Para dar respuesta a la tensión descrita, y con el objetivo de resolver el cargo formulado , la Sala delimitó primero el alcance y contenido de la disposición demandada y señaló que esta admite la continuidad de actividades agropecuarias: i) que tengan bajo impacto, esto es que garanticen la integridad y funcionalidad ecológica de los ecosistemas de páramos; ii) que ya se vinieran desarrollando a la promulgación de la ley, es decir, no se permiten nuevas actividades de este tipo, ni la ampliación de la frontera agrícola para su ejecución; y, iii) que para el efecto se haga uso de buenas prácticas que, a su turno cumplan con estándares ambientales en defensa de los páramos. Así mismo, la Sala advirtió que, en concordancia con las demás previsiones contenidas en la Ley 1930 de 2018 las actividades que se pueden seguir desarrollando en los páramos deben: a) cumplir el plan de manejo ambiental del área en la que se desarrollan y, b) no pueden incorporar ninguna de las prácticas expresamente prohibidas en el artículo 5.

La Sala insistió en que la disposición acusada no permite el ejercicio ilimitado de actividades agropecuarias de bajo impacto, ni la ampliación de la frontera agrícola en zonas de páramo, sino que vincula a la institucionalidad ambiental y agraria , y a las entidades territoriales para que identifiquen las actividades que ya se venían desarrollando en las áreas delimitadas , regulen las actividades de bajo impacto, las incorporen en los planes de manejo ambiental de cada zona, capaciten a las comunidades e inviertan en planes y proyectos que les permitan adoptar buenas prácticas que cumplan con estándares ambientales en defensa de los páramos. Por último, la Sala aclaró que la autorización prevista en la disposición demandada no ampara la continuidad de los cultivos de uso ilícito que se desarrollan en los páramos delimitados.

Al resolver el caso concreto, la Sala encontró que: primero, la norma acusada no afecta el contenido esencial o mínimo del derecho al medio ambiente porque (i) no hay una autorización irrestricta de realizar actividades en los ecosistemas de páramos y (ii) escapa el ámbito de las facetas relacionadas con el principio de no discriminación.
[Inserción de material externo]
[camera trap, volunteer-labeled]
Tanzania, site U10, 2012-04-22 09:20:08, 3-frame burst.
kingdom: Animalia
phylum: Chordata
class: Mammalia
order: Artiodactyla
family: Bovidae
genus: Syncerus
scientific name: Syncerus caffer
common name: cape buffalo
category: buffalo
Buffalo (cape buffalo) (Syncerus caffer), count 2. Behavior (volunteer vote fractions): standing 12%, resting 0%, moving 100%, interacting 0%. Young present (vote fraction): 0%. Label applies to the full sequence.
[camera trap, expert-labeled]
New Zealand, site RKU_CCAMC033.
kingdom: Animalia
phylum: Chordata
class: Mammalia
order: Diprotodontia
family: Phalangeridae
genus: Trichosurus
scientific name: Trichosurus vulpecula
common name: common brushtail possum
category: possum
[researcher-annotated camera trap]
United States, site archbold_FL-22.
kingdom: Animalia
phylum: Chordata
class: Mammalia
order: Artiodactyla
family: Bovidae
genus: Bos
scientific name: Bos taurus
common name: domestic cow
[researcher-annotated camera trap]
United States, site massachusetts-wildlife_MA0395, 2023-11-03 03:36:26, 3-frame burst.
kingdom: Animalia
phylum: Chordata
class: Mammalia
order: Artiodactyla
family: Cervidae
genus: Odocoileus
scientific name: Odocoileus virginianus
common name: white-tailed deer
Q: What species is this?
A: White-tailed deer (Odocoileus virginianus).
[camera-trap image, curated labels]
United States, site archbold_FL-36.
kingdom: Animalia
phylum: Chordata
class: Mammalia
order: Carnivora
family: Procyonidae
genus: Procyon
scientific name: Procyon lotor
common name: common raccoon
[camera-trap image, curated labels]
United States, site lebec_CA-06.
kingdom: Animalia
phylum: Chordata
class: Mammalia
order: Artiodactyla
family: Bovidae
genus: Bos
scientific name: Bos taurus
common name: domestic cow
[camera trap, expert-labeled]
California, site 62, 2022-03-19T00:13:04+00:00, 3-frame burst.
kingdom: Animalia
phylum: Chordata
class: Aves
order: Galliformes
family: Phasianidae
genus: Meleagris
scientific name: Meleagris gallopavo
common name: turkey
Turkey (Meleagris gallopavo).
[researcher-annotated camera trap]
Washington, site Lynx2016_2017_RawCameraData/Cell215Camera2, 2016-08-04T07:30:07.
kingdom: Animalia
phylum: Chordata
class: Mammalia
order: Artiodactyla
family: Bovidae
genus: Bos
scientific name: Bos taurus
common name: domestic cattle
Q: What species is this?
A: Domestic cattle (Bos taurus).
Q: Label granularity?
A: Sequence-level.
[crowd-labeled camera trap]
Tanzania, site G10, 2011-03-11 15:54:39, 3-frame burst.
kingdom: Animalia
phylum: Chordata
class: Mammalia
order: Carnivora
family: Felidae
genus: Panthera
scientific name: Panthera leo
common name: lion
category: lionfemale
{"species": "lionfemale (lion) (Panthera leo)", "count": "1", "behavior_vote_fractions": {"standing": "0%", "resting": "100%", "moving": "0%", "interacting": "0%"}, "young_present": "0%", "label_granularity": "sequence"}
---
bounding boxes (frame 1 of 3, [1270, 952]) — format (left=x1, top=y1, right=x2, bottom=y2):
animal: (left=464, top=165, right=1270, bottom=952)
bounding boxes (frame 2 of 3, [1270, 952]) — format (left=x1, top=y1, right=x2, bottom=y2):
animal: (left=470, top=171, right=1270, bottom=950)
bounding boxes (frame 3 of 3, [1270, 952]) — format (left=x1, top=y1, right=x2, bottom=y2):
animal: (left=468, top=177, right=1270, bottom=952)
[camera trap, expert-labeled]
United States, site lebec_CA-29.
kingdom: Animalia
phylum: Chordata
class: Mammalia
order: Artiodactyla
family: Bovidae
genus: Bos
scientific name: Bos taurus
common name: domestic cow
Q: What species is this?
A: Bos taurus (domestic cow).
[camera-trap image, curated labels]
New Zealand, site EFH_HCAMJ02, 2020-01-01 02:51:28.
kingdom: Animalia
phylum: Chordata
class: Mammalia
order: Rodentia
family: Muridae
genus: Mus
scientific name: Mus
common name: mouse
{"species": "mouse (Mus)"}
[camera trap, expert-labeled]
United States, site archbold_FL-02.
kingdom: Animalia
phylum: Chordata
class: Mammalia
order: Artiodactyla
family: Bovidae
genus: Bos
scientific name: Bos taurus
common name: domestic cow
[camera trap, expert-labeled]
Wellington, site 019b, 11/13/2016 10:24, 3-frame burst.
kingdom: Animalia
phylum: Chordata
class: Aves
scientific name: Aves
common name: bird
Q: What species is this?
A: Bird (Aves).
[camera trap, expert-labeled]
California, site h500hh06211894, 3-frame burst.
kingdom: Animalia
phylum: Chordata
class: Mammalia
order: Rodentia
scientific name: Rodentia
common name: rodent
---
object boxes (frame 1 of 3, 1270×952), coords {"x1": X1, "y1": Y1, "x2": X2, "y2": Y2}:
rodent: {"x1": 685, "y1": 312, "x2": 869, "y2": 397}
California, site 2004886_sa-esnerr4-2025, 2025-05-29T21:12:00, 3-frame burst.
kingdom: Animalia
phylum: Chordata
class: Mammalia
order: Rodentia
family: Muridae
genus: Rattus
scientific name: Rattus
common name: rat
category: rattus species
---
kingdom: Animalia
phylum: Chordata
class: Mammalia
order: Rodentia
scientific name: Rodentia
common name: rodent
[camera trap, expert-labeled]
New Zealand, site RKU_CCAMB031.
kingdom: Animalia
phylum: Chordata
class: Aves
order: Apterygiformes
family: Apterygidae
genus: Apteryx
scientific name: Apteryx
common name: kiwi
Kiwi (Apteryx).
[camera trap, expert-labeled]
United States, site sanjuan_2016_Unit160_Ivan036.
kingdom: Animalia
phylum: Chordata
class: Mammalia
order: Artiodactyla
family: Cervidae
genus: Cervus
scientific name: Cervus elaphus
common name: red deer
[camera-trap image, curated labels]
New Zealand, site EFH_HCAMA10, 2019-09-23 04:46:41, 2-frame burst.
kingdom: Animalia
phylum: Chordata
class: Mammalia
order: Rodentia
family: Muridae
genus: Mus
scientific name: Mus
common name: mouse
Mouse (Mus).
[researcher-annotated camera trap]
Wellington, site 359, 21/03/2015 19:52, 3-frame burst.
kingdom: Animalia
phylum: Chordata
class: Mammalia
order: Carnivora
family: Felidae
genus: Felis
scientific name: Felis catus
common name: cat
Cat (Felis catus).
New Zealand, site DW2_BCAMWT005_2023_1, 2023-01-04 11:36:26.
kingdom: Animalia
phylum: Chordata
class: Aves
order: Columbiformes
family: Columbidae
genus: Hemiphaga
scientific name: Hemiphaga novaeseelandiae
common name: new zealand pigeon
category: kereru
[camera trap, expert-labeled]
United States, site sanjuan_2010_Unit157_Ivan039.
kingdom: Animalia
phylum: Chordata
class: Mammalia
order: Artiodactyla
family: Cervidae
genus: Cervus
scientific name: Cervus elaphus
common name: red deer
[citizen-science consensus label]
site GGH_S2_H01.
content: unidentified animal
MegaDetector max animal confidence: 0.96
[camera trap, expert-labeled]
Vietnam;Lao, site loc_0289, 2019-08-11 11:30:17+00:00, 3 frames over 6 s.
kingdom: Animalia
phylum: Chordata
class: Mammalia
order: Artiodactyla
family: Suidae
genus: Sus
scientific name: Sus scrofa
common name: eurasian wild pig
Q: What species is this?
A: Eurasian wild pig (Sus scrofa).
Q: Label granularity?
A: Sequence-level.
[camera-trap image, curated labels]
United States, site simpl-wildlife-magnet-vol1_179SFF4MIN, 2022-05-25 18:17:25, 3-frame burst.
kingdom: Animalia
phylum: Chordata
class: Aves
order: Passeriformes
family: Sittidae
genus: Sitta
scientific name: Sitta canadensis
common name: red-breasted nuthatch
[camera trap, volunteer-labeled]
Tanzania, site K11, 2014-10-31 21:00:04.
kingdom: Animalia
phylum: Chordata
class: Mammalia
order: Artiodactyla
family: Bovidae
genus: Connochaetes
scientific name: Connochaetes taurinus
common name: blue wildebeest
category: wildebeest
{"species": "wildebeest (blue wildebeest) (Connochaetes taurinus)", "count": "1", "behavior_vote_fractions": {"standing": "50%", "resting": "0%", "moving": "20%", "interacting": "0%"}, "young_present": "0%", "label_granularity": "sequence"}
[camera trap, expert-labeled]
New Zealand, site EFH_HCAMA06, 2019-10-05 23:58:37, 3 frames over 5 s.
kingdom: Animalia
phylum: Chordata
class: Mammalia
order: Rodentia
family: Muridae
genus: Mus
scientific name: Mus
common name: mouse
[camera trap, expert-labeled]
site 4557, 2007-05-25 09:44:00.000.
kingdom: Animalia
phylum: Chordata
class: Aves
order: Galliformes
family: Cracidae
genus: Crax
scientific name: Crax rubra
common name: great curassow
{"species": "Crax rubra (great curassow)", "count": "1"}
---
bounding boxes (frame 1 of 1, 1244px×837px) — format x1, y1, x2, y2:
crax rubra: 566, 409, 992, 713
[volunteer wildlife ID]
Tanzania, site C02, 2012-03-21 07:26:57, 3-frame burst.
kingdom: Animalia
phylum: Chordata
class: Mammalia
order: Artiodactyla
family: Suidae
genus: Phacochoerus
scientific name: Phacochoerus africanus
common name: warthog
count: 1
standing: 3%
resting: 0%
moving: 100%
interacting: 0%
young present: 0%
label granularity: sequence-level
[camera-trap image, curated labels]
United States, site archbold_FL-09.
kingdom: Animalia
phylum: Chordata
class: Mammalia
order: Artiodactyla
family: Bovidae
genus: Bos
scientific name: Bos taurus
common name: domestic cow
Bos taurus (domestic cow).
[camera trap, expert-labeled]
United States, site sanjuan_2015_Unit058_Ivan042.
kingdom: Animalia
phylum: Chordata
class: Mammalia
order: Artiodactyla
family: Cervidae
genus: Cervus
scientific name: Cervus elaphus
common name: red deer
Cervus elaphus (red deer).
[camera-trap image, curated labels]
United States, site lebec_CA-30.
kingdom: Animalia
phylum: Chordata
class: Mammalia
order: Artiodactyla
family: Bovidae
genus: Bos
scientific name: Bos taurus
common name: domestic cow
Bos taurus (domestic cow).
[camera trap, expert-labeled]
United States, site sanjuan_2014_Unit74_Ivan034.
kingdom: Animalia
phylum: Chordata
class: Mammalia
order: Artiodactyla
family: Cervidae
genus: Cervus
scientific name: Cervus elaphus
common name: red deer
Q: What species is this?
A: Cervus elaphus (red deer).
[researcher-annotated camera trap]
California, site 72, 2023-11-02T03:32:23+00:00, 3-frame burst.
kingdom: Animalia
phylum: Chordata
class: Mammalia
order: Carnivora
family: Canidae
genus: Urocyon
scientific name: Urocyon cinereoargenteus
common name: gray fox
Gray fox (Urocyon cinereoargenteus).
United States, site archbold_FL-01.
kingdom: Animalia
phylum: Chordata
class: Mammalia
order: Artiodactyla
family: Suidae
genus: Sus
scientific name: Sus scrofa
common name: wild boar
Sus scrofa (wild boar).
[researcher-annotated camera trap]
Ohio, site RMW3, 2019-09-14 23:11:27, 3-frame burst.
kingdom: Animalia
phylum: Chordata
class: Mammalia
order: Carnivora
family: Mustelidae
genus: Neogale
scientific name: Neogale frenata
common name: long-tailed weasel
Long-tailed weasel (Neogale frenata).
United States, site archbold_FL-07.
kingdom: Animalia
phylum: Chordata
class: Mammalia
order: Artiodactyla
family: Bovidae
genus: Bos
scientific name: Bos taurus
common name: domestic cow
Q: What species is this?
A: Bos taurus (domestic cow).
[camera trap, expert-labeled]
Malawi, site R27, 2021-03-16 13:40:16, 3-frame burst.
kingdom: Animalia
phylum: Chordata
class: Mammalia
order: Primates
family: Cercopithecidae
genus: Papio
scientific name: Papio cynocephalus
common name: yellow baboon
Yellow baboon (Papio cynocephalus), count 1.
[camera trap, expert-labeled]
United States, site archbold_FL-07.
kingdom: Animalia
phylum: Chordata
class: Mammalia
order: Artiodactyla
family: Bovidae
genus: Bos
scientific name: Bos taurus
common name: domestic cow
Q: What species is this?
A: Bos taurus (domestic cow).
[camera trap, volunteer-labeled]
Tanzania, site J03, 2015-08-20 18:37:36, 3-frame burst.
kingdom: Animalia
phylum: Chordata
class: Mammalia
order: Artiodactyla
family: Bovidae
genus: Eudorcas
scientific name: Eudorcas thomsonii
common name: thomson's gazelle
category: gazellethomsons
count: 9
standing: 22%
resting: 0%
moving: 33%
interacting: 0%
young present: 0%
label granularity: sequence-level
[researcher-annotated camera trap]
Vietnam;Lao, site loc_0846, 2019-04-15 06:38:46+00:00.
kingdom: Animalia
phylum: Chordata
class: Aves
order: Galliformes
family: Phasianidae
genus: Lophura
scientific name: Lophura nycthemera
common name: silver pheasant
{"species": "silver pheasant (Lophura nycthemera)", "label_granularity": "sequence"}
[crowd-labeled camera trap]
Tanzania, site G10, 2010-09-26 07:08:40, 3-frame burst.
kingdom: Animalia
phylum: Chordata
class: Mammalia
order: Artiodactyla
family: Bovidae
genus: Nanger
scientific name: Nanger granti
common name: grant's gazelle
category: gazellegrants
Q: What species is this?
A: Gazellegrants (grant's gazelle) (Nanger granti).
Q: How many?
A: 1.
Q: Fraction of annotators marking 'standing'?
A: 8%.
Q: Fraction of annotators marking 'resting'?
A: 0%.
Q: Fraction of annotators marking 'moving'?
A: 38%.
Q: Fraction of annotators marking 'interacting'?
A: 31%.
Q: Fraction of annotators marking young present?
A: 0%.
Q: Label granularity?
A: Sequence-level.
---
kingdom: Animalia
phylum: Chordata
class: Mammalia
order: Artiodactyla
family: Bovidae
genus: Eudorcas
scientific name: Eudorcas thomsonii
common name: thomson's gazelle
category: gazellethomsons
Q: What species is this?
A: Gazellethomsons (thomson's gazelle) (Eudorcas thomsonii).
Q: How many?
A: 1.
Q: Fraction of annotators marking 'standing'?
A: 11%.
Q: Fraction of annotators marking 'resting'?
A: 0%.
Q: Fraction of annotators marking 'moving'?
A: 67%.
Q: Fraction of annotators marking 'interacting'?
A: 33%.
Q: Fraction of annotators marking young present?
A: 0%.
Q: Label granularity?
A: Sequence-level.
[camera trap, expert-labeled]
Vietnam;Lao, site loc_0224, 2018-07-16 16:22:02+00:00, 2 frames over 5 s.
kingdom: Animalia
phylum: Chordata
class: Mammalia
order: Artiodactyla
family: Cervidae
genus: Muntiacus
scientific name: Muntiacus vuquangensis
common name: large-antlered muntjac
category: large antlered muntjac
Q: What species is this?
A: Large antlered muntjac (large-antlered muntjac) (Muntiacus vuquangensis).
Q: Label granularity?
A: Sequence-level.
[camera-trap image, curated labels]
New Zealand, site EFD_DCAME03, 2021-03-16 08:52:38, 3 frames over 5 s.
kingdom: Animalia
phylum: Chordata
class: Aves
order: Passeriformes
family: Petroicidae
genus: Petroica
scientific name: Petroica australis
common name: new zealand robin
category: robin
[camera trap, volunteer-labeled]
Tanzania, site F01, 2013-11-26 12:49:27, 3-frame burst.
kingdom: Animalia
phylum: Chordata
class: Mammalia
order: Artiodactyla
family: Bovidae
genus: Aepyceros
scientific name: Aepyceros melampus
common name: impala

Segundo, aunque en términos formales es posible considerar que la medida disminuye el nivel de protección previsto en disposiciones legales previas (Ley 1450 de 201 1 y Ley 1753 de 2015) , que prohibían expresamente adelantar cualquier tipo de actividad agropecuaria en los ecosistemas de páramos, y en su lugar autoriza dar continuidad a las actividades agropecuarias de bajo impacto; la medida analizada garantiza la protección de los derechos al territorio , la seguridad alimentaria y la identidad cultural de las comunidades campesinas , étnicas y raciales que habitan los páramos, por una parte y, por la otra, el reparto equitativo de las cargas que impone la protección de los páramos como ecosistemas estratégicos para la producción de agua, la mitigación del cambio climático y la conservación de la biodiversidad. La Corte concluyó que el impacto de las disposiciones acusadas en el mandato de protección ambiental de ecosistemas estratégicos es ampliamente compensado con los beneficios que genera a las comunidades campesinas, indígenas y afrocolombianas que habitan los páramos en términos de la garantía de sus derechos fundamentales.

4. Reservas aclaración de voto

La magistrada DIANA FAJARDO RIVERA y el magistrado ALEJANDRO LINARES CANTILLO se reservaron la posibilidad de aclarar su voto.